Recent studies have highlighted the value of feedback and prompting in refining AI responses. Prompt Optimization with Human Feedback proposes a systematic approach to learning from user feedback, using it to iteratively fine-tune models for improved alignment and robustness. Similarly, Black-Box Prompt Optimization: Aligning Large Language Models without Model Training demonstrates how retrieval augmented chain-of-thought prompting enhances few-shot learning by integrating relevant context, enabling better reasoning and response quality. Building on these ideas, our work uses the Amazon Titan Text Embeddings v2 model to optimize responses using available user feedback and few-shot prompting, achieving statistically significant improvements in user satisfaction. Amazon Bedrock already provides an automatic prompt optimization feature to automatically adapt and optimize prompts without additional user input. In this blog post, we showcase how to use OSS libraries for a more customized optimization based on user feedback and few-shot prompting.

We’ve developed a practical solution using Amazon Bedrock that automatically improves chat assistant responses based on user feedback. This solution uses embeddings and few-shot prompting. To demonstrate the effectiveness of the solution, we used a publicly available user feedback dataset. However, when applying it inside a company, the model can use its own feedback data provided by its users. With our test dataset, it shows a 3.67% increase in user satisfaction scores. The key steps include:

Retrieve a publicly available user feedback dataset (for this example, Unified Feedback Dataset on Hugging Face).
Create embeddings for queries to capture semantic similar examples, using Amazon Titan Text Embeddings.
Use similar queries as examples in a few-shot prompt to generate optimized prompts.
Compare optimized prompts against direct large language model (LLM) calls.
Validate the improvement in response quality using a paired sample t-test.

The following diagram is an overview of the system.
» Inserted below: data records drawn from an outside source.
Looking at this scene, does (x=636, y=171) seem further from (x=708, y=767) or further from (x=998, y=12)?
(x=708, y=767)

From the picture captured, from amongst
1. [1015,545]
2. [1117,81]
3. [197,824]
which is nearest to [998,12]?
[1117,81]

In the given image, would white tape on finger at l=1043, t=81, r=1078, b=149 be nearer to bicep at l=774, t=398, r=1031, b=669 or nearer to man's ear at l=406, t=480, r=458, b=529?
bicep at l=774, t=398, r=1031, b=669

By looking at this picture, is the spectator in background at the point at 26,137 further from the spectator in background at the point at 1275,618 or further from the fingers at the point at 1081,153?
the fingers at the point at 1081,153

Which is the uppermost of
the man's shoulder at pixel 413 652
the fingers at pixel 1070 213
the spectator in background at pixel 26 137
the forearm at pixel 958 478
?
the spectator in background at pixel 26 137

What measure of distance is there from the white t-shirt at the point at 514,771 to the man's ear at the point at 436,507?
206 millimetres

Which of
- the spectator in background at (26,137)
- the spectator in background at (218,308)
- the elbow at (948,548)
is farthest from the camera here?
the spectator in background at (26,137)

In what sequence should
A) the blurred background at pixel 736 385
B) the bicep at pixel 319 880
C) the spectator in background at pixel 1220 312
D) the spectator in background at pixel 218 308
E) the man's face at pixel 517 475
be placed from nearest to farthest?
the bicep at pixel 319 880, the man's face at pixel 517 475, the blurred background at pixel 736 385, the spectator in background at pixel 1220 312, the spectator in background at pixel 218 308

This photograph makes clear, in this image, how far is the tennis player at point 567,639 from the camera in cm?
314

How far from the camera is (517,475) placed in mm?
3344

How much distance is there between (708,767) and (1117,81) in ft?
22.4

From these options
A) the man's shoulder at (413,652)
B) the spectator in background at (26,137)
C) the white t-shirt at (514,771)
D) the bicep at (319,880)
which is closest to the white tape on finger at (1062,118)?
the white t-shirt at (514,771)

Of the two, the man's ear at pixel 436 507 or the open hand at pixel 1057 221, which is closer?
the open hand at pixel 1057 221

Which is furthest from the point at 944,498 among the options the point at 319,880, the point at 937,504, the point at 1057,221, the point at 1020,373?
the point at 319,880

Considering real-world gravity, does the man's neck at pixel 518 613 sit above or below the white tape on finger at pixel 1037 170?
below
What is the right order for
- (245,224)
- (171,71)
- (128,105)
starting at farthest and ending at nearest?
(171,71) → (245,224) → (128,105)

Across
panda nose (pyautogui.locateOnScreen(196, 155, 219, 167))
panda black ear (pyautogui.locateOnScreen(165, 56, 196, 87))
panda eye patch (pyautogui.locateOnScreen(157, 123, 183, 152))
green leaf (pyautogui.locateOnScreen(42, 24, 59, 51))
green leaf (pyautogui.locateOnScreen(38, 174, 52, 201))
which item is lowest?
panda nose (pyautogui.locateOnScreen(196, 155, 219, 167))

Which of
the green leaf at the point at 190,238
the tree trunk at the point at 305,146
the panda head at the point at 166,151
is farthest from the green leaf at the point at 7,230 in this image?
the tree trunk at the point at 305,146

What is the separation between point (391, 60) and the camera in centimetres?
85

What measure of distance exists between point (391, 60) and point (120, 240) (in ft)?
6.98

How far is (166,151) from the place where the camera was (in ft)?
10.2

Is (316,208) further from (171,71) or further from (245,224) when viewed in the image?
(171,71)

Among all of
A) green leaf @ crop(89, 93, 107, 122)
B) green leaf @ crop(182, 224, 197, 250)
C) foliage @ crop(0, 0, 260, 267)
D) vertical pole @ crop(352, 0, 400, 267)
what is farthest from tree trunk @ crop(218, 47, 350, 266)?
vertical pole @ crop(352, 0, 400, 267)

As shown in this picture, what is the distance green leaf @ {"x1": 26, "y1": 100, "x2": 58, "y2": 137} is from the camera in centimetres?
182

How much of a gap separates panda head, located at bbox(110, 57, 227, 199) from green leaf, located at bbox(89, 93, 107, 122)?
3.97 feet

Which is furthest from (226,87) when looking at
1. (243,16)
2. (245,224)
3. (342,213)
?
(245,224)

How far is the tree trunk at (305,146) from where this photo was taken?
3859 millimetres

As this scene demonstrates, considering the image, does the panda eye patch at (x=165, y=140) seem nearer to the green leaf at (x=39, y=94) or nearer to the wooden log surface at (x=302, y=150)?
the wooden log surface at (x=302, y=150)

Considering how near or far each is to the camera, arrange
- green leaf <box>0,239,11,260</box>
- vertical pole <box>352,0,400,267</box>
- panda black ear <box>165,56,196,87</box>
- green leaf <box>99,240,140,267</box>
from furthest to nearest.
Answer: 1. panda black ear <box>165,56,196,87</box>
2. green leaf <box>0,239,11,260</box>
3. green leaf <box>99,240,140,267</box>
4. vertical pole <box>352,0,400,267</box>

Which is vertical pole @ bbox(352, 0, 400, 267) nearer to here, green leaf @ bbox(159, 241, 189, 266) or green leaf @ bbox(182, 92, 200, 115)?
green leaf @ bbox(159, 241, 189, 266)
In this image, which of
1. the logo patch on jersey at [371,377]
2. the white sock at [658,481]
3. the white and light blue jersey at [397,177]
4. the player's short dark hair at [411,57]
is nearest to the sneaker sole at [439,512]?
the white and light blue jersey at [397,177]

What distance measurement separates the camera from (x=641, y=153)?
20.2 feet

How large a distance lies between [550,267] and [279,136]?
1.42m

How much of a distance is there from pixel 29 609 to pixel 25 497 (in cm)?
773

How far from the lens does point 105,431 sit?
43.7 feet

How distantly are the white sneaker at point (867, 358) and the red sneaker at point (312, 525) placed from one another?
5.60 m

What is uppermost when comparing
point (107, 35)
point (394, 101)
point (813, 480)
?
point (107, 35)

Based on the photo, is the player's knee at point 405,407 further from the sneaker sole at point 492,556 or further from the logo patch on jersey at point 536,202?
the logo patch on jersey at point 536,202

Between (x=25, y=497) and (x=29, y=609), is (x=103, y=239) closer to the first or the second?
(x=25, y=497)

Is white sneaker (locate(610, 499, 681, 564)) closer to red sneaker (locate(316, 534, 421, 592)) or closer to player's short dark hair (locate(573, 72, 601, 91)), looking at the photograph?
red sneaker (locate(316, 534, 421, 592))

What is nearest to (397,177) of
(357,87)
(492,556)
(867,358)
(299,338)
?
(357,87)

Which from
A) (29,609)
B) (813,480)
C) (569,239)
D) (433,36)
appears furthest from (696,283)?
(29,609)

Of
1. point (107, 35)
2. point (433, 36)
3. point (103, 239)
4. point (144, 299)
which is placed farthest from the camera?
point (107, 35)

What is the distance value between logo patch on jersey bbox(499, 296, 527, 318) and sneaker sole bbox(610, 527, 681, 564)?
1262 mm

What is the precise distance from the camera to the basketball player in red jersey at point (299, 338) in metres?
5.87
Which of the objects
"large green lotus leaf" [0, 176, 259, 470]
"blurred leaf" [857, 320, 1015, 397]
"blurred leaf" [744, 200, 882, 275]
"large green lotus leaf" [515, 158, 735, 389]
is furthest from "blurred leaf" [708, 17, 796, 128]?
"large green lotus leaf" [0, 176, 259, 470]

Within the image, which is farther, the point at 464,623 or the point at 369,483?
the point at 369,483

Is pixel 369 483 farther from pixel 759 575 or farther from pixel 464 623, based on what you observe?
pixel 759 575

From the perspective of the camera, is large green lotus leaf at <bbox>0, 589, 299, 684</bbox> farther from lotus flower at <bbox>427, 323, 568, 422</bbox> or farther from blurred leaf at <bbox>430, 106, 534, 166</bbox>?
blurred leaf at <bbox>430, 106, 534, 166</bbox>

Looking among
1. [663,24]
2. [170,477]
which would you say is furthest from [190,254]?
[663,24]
The key benefits of using Amazon Bedrock are:

Zero infrastructure management – Deploy and scale without managing complex machine learning (ML) infrastructure
Cost-effective – Pay only for what you use with the Amazon Bedrock pay-as-you-go pricing model
Enterprise-grade security – Use AWS built-in security and compliance features
Straightforward integration – Integrate seamlessly existing applications and open source tools
Multiple model options – Access various foundation models (FMs) for different use cases

The following sections dive deeper into these steps, providing code snippets from the notebook to illustrate the process.

Prerequisites

Prerequisites for implementation include an AWS account with Amazon Bedrock access, Python 3.8 or later, and configured Amazon credentials.

Data collection

We downloaded a user feedback dataset from Hugging Face, llm-blender/Unified-Feedback. The dataset contains fields such as conv_A_user (the user query) and conv_A_rating (a binary rating; 0 means the user doesn’t like it and 1 means the user likes it). The following code retrieves the dataset and focuses on the fields needed for embedding generation and feedback analysis. It can be run in an Amazon Sagemaker notebook or a Jupyter notebook that has access to Amazon Bedrock.

# Load the dataset and specify the subset
dataset = load_dataset("llm-blender/Unified-Feedback", "synthetic-instruct-gptj-pairwise")

# Access the 'train' split
train_dataset = dataset["train"]

# Convert the dataset to Pandas DataFrame
df = train_dataset.to_pandas()

# Flatten the nested conversation structures for conv_A and conv_B safely
df['conv_A_user'] = df['conv_A'].apply(lambda x: x[0]['content'] if len(x) > 0 else None)
df['conv_A_assistant'] = df['conv_A'].apply(lambda x: x[1]['content'] if len(x) > 1 else None)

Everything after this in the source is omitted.